«Wirkungsvoll und zukunftsfähig»…
Kevin Casanova ersetzt Sandy Tschopp im Vorstand von Küche Schweiz. (© Morris Schmid, moël Visuals)



An seiner Generalversammlung in Aarau konnte der Branchenverband Küche Schweiz auf ein erfolgreiches 2025 zurückschauen. Die durchgeführten Veranstaltungen wie die Tage der Küchenneuheiten, der Swiss Kitchen Award oder der Küchenkongress verzeichneten rekordverdächtige Teilnehmerzahlen.

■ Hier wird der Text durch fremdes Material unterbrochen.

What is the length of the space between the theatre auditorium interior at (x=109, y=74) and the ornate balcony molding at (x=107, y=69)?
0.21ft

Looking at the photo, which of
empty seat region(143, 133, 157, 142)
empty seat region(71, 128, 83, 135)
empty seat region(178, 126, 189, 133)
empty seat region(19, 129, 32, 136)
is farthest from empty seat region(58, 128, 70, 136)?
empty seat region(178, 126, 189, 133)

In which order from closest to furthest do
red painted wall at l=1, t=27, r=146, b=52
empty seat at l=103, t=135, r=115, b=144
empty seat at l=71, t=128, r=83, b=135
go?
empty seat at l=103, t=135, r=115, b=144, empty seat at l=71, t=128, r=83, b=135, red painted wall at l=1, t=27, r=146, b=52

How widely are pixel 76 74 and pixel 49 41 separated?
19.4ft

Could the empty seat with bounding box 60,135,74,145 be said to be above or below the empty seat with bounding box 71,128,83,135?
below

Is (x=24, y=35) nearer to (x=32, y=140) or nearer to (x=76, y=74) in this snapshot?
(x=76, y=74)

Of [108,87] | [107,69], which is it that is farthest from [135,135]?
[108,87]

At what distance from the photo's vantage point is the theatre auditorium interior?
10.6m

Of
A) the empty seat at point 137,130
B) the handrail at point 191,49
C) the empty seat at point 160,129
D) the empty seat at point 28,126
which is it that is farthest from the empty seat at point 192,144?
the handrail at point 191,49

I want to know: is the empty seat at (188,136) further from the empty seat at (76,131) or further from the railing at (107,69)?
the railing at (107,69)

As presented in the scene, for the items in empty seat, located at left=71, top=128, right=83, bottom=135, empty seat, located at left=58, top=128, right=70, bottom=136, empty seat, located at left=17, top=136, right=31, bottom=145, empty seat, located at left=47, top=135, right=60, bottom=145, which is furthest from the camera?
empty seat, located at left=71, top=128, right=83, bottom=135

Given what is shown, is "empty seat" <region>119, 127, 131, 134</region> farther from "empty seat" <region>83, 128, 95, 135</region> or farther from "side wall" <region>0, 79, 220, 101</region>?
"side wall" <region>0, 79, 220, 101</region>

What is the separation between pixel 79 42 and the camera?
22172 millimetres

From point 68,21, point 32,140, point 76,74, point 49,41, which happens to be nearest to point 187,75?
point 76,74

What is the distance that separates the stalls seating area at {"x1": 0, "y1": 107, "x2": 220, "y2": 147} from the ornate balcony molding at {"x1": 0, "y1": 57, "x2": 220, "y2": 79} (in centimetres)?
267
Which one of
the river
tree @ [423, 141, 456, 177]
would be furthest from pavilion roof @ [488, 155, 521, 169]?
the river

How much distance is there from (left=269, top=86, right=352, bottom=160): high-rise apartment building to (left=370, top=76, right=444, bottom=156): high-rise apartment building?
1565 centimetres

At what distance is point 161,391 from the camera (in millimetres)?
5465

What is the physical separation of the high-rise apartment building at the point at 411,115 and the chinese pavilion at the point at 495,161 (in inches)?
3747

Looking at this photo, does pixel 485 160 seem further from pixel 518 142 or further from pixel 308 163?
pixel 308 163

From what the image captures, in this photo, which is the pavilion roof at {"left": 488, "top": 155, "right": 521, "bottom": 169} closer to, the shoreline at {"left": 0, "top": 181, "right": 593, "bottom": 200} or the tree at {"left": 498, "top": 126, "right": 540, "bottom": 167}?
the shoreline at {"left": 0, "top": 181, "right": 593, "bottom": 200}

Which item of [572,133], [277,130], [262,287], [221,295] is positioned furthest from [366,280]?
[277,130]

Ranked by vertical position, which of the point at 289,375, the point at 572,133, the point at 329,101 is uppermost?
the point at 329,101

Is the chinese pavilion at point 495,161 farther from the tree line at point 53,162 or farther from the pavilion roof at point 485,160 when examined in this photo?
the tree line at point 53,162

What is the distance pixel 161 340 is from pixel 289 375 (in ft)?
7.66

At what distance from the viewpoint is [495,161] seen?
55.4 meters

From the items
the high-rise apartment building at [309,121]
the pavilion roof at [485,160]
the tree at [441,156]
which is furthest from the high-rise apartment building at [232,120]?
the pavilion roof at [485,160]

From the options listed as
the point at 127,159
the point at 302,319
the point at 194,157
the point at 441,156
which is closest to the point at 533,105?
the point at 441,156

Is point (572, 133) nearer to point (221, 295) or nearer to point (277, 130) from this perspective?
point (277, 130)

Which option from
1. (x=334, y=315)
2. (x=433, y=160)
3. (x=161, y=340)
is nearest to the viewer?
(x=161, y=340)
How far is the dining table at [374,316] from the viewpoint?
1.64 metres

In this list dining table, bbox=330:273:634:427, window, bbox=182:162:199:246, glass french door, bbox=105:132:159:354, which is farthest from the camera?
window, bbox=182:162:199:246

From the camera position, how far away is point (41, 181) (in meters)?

Auch der Mitgliederbestand des Verbandes entwickelt sich erfreulich: Nach einer weiteren Zunahme zählt Küche Schweiz aktuell 283 Mitglieder.
Personelle Wechsel
Nach zwei Jahren Vorstandstätigkeit trat Sandy Tschopp aus beruflichen Gründen zurück. Sie wird durch den neu gewählten Kevin Casanova ersetzt. Er ist seit 2013 in verschiedenen Positionen bei der BSH Hausgeräte AG tätig. Aktuell leitet er den Vertrieb Objektgeschäft & Fachhandel in der Deutschschweiz. Turnusgemäss wiedergewählt wurden der Präsident von Küche Schweiz, Marc Herzog, sowie Daniel Hofer als Vorstandsmitglied.
Bildung: Planen und Verkaufen
Auch an der diesjährigen GV durften die Bildungsverantwortlichen jungen Berufsleuten Diplome überreichen. Neben den Küchenplaner/innen konnten jetzt auch die Absolventen des Lehrgangs «Küchen-Verkauf Küche Schweiz/VSSM» ihre Zertifikate entgegennehmen. Einen personellen Wechsel wird es bei der Kursleitung geben: Andreas Niederberger wurde verabschiedet, weil er von der HF Bürgenstock in die Privatwirtschaft wechselt.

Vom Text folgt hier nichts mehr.